I frowned, considering. “Could it be that simple? Lola joined a gang and the whole family was killed as retaliation in some kind of turf war?”

“To answer that, we’d have to ask the gang.”

I arched a brow.

Sarah quickly shook her head. “You don’t get it. The girls are more violent than the men. Not to mention Hispanic gangs are big on heritage. They have no interest in talking to two gringas. They’ll slash our throats first, then ask why we dropped by.”

“We need incentive. Some reason for them to listen to us.”

“You’re crazy.”

“A highly desirable trait in the vigilante business.”

Sarah shook her head. “I don’t think I can . . .”

I held up a hand. “It’s okay. You’re already doing plenty. I appreciate it.”

She nodded, but still appeared troubled. “There are some hits from public IP addresses,” she said. “Remember why I originally set up the web page?”

“To see if Roxy would visit from an internet café or the like, and we could trace her back to that location.”

“Right now, I’m not seeing one address repeat. So while there are people logging in from, say, the library, et cetera, there’s not a dominant visitor who stands out—visiting over and over again, spending lots of time clicking around on the site, that sort of thing.”

“Roxy’s had a long day,” I said. “If I were her, I’d be hunkered down, getting some sleep.”
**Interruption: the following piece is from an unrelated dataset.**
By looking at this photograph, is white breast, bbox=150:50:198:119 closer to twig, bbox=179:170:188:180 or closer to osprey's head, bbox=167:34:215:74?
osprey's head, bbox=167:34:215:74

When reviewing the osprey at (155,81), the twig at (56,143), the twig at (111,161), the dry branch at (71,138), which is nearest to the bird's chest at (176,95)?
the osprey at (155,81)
For the first time, Sarah smiled. “No, if you were her, you’d be hunkered down, figuring out where to strike next.”

I thought immediately of Hector Alvalos. Had Roxy been the one to shoot at him? And how did he fit into this mess? Because Sarah was right; if I were Roxy and I perceived Hector to be the threat in all of this, I’d definitely be planning my next move against him.
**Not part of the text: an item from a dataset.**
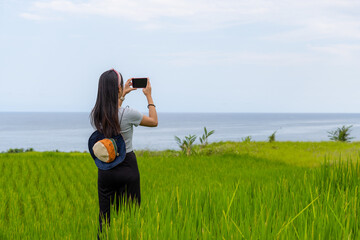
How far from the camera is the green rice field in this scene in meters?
2.44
“What do you think of Mike Davis?” I asked, as Sarah had been following the kid for most of the day.

“I don’t think he knows where she is,” Sarah said.
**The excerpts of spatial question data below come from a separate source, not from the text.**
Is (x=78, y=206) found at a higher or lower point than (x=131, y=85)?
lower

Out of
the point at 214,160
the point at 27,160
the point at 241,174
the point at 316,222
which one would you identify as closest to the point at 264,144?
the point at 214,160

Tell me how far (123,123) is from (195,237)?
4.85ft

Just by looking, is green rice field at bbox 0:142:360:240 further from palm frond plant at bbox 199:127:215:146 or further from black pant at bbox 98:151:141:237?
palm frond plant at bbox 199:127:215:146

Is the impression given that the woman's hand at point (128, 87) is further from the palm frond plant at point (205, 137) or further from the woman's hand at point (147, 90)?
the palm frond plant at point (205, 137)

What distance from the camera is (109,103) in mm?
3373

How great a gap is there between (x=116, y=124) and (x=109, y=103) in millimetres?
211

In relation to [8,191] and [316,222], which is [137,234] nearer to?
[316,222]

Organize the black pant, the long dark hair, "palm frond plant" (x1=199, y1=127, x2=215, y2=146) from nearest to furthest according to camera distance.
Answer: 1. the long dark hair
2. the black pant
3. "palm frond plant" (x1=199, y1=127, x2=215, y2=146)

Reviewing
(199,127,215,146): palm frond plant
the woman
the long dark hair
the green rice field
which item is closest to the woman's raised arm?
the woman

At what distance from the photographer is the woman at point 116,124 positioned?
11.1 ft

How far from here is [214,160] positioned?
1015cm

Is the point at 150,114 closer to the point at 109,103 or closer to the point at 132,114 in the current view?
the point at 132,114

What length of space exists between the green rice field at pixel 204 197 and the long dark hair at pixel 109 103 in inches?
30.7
“What makes you say that?”

“He . . . hung out. Most of the afternoon, he went to various locations. You know, the park to see you, then the school grounds, then a local café. He had no real direction or purpose. I had a feeling he was picking spots in the hope that Roxy might come to him, that sort of thing. Versus him knowing how to find her.”

“Or he’s very cautious.”

Sarah gave me a look. “She’s his friend. Her entire family has just been killed and she’s chosen to run from the police. Implying she’s either guilty or still terrified of something.”

“Still terrified.”

“My vote, too. And probably Mike Davis’s, as well. Which means I’m sure he’d rather be doing something tangible—I don’t know, providing cash, food, something. Instead, he spent three hours standing around the school’s athletic fields. Doubt that’s his first choice for how to pass an afternoon.”

“We’ll need to follow up with him tomorrow.”

“You mean you want me to return to recon. While you go talk to a bunch of homicidal, knife-happy chicas.”

“When you put it like that, it does sound like a good day.”

“How far are you going to take this?” Sarah asked me abruptly.

“Take what?”

“This.” Sarah waved her hand in the air. “This whole survivor thing. You’ve taken me under your wing. You’ve reached out to lots of us. And you’re teaching us self-defense, and how to manage our anxieties and how to return to the land of the living. But what about you, Flora? What about you?”

“I’m in the land of the living. Spent the whole day working productively with the police to help locate a missing teen.”

“And tomorrow you’ll walk straight into the middle of a violent gang. Is that living, Flora? Because it sounds more like a death wish to me.”

I didn’t say anything.

“I want to return to college,” Sarah said softly. “I’ve been thinking about it lately. I want to finish my degree. I want to get a real job—”

I flinched slightly.

“—and maybe even . . .” She shrugged, looked up. “I think more and more of falling in love. Getting married. Having kids. Of living the life I used to dream of. Before.”

“There’s nothing wrong with that,” I told her quietly.

“But you don’t think that way. You’ve been on the other side for years and years. But you’ve never gone back to college. You don’t talk of a future. There’s always just this: the business of survival.”